The Chinese renminbi hit new lows in August and September 2023, driven by domestic economy concerns. Former US treasury secretary Larry Summers has made ominous comparisons between China, Russia, and Japan, comparing economic forecasts to those made in 1960 or 1990.

The economic outlook is influenced by cyclical and structural factors, including the COVID-19 pandemic’s scars, deteriorating balance sheets, an ailing property sector, and limited macroeconomic policy response. Structural pressures are also weighing on confidence, with regulatory, security, and political stability concerns mounting. China’s biggest worries revolve around the property sector, which could collapse if collapsed.

China’s property market is different from the 2007-08 US subprime crisis due to the lack of visible negative equity, primarily due to substantial down payments required for second or third property purchases. If property prices drop, the property sector’s contribution to financial crisis risk would be smaller than that of the United States in the global financial crisis. Despite facing deflation rather than inflation risk, China’s fiscal and monetary responses have been modest, with real interest rates remaining relatively flat since late 2020.

The lack of aggregate easing reflects current policy objectives, with supply-side reforms dominating demand-side considerations. Structural pressures on Chinese growth include regulatory actions that have dampened business confidence, particularly among technology companies and foreign-invested enterprises.

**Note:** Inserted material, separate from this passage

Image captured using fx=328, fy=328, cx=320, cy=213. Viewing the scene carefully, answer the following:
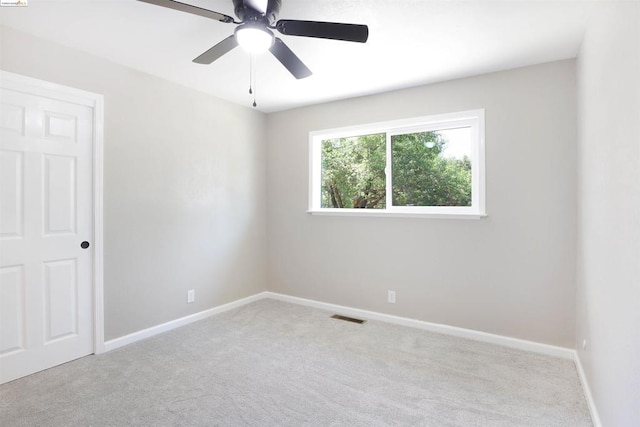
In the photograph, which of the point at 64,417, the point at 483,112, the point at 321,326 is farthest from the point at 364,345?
the point at 483,112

These policies were implemented to address national security concerns and legitimate regulatory problems, such as consumer protection and fair competition. The government has moved to offset some of these negative policy impacts by introducing new policies aimed at boosting confidence and supporting private enterprise, foreign-invested firms, and consumption. The 31-point plan released in July 2023 emphasizes the importance of the private sector, fair competition, and attracting private enterprises into national projects.

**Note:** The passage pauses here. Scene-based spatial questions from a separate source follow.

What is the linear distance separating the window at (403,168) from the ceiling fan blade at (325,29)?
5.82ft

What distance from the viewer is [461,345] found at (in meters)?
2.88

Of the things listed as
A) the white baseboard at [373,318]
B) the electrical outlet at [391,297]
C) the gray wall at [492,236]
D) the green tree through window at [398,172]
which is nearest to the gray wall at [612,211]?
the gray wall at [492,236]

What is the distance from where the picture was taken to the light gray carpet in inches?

The changing geopolitical environment is impacting the economy, with China and the US focusing on national security concerns that affect trade and investment. Cooperation to address globalisation challenges requires dialogue and regional relations, such as the European Union’s ‘de-risking’ approach and ASEAN. China’s economic miracle may have ended, but it is not the Soviet Union or Japan in the 1960s or 1990s. However, sectors like technology platforms, electric vehicles, green energy, and electronics are now vital sources of innovation and growth.

A major financial crisis is unlikely, and the economic impact of demographic shifts will be partially countered by artificial intelligence and the digital economy. Regulatory changes have dampened some sectors, but China’s ability to average above 9% growth for 40 years suggests some flexibility.

The recent announcement of a new policy package demonstrates that policymakers respond to economic challenges. Economic activity likely suffered its last major drop in July 2023, and August data suggests a gradual bottoming out. However, the fog of geopolitics is unlikely to recede soon, as many of the challenges China faces are global. Addressing these concerns within global frameworks that promote open trade and investment will be crucial to navigating the uncertainties ahead.